**Instructions**:
**A.** In the article below about the draft surrogacy bill, write out everything from "It also lacks" down to "surrogacy home operators.".
**B.** Continue the article below about the draft surrogacy bill from where it stops.

Fix ambiguities in the draft bill dealing with surrogacy before rushing to finalise it, health activists urge the government
Women’s health activists have asked the Centre not to rush into finalising the ‘Assisted Reproductive Technologies (Regulation) Bill, 2013’ and, instead, hold wider deliberations with women’s rights organisations, queer rights, human rights and legal rights organisations across the country.
In its response to the Draft Bill, Sama Resource Group for Women and Health, while appreciating the initiative of the Union Ministry of Health and Family Welfare (MoHFW) for making efforts to regulate the booming Assisted Reproductive Technologies (ART) industry, including commercial surrogacy, in the country, has said though the Bill acknowledges the importance and significance of ethical practices in the context of ART services, in the present form, it is inadequate in protecting and safeguarding the rights and health of women going for IVF techniques, recruited as surrogates and children born through commercial surrogacy.
It also lacks setting the standards for medical practice and completely ignores the regulation of the third party agents who play pivotal role in arranging surrogates such as surrogacy agents, tourism operators and surrogacy home operators.
“The Draft Bill should effectively regulate and monitor consultancies, surrogacy agents, surrogacy home operators, private agencies and travel/tourism firms, law firms involved in offering and promoting ART and surrogacy services.”
The Bill should permit genetic surrogacy, a simpler, less invasive form of surrogacy and not restrict to the more complicated, expensive and invasive gestational surrogacy. The upper age limit for undergoing assisted reproductive technology procedure should be clearly stated by the Bill.

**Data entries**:
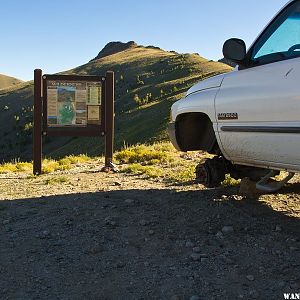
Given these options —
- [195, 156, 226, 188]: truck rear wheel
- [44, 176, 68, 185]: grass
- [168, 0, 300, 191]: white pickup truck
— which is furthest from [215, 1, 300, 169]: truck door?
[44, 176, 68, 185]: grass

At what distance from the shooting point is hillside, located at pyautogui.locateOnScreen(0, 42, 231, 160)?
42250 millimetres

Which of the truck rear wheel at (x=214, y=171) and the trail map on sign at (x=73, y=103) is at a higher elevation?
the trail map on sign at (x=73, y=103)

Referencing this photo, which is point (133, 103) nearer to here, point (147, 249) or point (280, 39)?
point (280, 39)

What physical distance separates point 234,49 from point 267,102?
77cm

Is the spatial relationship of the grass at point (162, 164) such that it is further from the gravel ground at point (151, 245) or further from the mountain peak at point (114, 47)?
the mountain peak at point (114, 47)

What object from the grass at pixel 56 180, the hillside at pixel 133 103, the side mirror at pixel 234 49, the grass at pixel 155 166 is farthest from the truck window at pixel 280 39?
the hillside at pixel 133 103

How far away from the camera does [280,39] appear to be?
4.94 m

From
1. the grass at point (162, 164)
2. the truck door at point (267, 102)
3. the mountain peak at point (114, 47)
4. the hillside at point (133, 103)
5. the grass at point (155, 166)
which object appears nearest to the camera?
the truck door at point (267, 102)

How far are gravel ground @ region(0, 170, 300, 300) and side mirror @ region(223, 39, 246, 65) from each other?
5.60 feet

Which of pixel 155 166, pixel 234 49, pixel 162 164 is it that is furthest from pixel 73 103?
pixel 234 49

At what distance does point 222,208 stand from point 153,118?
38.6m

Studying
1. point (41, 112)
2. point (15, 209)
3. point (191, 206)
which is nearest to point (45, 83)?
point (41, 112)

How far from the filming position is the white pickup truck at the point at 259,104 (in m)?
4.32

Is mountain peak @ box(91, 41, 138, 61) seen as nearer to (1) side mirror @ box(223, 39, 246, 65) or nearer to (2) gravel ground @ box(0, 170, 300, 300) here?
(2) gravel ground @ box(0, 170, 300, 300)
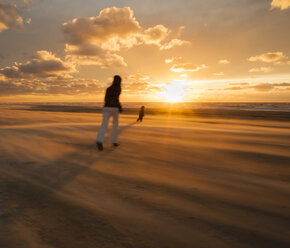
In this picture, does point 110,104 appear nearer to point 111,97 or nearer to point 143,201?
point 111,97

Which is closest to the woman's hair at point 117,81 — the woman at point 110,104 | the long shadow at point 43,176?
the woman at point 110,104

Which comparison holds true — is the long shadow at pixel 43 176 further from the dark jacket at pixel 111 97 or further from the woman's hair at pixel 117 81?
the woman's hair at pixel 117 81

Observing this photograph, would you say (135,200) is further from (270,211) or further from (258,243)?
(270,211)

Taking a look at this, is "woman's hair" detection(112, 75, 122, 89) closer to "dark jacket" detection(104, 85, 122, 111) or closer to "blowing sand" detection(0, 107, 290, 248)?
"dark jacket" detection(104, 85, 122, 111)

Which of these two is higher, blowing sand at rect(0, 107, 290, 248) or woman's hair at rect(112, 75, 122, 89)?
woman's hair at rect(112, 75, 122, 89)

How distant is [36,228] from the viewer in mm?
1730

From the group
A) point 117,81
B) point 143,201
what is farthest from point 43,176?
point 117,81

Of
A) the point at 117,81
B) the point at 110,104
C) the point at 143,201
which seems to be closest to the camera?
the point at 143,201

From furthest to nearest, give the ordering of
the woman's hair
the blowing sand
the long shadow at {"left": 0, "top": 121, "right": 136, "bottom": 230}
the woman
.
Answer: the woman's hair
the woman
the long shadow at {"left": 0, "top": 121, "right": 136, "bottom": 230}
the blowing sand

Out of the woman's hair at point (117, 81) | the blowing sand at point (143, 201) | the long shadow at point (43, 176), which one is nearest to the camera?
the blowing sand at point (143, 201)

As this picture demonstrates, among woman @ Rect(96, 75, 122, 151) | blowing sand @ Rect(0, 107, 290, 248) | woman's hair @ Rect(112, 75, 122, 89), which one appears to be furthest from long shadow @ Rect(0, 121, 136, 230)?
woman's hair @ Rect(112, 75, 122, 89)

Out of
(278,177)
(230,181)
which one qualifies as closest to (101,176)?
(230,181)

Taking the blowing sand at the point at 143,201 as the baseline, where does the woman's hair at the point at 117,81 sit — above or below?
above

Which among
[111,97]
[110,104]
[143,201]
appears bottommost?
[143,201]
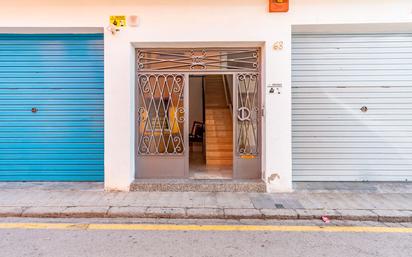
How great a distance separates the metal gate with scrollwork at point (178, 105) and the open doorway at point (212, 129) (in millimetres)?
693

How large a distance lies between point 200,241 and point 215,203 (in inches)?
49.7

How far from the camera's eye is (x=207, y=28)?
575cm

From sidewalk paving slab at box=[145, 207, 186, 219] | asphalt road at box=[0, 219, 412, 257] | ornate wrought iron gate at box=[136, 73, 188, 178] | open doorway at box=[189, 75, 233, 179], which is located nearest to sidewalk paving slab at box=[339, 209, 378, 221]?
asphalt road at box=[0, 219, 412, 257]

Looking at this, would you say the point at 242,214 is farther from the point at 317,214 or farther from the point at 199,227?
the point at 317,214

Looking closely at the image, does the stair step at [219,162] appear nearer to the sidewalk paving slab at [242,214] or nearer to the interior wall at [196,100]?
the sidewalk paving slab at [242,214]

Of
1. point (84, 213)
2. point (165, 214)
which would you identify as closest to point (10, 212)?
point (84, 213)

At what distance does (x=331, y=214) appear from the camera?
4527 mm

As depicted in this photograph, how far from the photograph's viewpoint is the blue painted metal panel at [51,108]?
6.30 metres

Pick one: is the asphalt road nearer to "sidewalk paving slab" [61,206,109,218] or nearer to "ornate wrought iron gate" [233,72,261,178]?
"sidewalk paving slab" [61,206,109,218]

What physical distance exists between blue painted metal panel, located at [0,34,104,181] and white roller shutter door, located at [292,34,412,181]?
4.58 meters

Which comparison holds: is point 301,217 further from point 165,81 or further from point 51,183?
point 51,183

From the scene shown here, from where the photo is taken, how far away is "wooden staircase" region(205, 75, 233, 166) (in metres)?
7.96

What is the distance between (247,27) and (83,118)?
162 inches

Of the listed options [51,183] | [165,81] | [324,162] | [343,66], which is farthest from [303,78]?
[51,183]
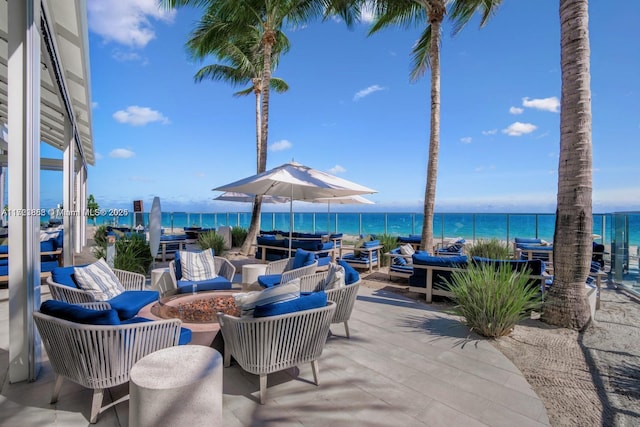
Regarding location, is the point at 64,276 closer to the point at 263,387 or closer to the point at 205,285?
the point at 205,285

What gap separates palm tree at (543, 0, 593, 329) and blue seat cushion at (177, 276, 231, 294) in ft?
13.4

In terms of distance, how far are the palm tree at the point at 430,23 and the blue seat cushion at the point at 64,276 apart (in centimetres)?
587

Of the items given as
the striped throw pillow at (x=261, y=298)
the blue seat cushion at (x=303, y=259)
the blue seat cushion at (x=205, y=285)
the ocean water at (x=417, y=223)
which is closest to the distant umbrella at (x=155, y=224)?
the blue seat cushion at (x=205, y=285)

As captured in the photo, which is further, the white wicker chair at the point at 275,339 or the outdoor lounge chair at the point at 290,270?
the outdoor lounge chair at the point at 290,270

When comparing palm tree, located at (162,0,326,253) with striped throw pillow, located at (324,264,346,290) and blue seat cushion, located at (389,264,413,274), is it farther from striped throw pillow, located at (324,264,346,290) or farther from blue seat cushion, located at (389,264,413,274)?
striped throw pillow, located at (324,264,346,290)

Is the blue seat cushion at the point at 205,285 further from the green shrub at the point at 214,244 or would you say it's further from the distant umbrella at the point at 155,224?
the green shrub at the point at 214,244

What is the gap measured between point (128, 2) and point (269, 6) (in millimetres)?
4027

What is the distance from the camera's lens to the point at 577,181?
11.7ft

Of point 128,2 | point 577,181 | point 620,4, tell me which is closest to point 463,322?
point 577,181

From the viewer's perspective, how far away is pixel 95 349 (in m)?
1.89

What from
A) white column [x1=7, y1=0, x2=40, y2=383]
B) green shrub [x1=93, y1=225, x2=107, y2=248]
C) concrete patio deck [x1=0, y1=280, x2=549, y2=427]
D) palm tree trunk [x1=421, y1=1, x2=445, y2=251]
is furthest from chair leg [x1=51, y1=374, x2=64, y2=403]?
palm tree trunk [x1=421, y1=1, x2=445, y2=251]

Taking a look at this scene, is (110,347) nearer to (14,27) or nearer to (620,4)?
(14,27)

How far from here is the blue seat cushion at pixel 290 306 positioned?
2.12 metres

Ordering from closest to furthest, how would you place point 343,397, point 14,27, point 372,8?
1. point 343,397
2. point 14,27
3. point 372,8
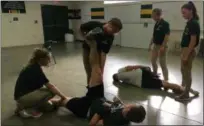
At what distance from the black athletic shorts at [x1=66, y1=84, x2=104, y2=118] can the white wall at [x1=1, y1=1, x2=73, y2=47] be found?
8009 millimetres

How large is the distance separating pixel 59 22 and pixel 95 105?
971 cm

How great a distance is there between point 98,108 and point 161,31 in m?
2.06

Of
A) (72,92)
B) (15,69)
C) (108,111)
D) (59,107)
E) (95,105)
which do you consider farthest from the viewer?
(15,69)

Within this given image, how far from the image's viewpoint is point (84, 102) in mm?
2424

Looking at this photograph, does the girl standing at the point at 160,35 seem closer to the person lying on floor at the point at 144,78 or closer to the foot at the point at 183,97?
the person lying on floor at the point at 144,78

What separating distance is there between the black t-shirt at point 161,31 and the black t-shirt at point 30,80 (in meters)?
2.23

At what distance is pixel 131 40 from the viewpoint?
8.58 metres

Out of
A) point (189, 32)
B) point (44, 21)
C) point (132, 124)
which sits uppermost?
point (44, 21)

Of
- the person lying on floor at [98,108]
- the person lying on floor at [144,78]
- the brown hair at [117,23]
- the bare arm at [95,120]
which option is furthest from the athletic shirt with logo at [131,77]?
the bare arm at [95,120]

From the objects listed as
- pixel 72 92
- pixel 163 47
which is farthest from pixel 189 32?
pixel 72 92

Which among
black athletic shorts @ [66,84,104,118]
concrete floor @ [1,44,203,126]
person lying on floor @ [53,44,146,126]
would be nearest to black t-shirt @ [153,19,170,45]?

**Task results**:
**A.**
It also lacks setting the standards for medical practice and completely ignores the regulation of the third party agents who play pivotal role in arranging surrogates such as surrogacy agents, tourism operators and surrogacy home operators.

**B.**
The Bill should stipulate the number of cycles a woman can undergo as a surrogate as the number of live births is not equivalent to the number of ART cycles and given the low success rates of ARTs, it often implies multiple cycles for successful outcomes, thus posing serious risks to the surrogate’s health.
The Draft Bill should clearly list the various health risks and adverse outcomes of these technologies.
“Though the present draft does mention that ART procedure carry health risks both to the mother and child, there is no listing of the risks and adverse outcomes of these technologies for children,” Sama has pointed out.
No pre-natal testing, sex-selection, foetal reduction or abortion should be done without the permission of the surrogate by the intended parents. Moreover, the intended parents cannot demand or force her to follow a particular diet, religious rituals or lifestyle during pregnancy.
The pattern of payment to surrogates must be clearly stated in the Bill and should be in the best interests of the surrogate. The present Draft Rules on payment is exceedingly imbalanced and unfavourable towards the surrogate.
While some of the definitions have been added in the present 2013 draft, changes have been made in definition related to eligibility of accessing ARTs. The present draft defines “Couple” as a relationship between a male person and female person who live together in a shared household through a relationship in the nature of marriage. Therefore, the Bill has confined itself to provision of ARTs within a heteronormative framework. It is also clear that as per the definition gay couple(s) cannot access ARTs in India, once the Bill is implemented. Current clause in the Draft Bill is discriminatory, baseless, and a violation of rights to equality, freedom, and reproduction, claims Sama.
The status of the child in case of death of the individual or couple (married) commissioning surrogacy needs to be taken cognisance in the proposed Bill.
This is important not only in cases of trans-national surrogacy (where there might be concerns related to citizenship), but also in cases of surrogacy for Indian individual or couple.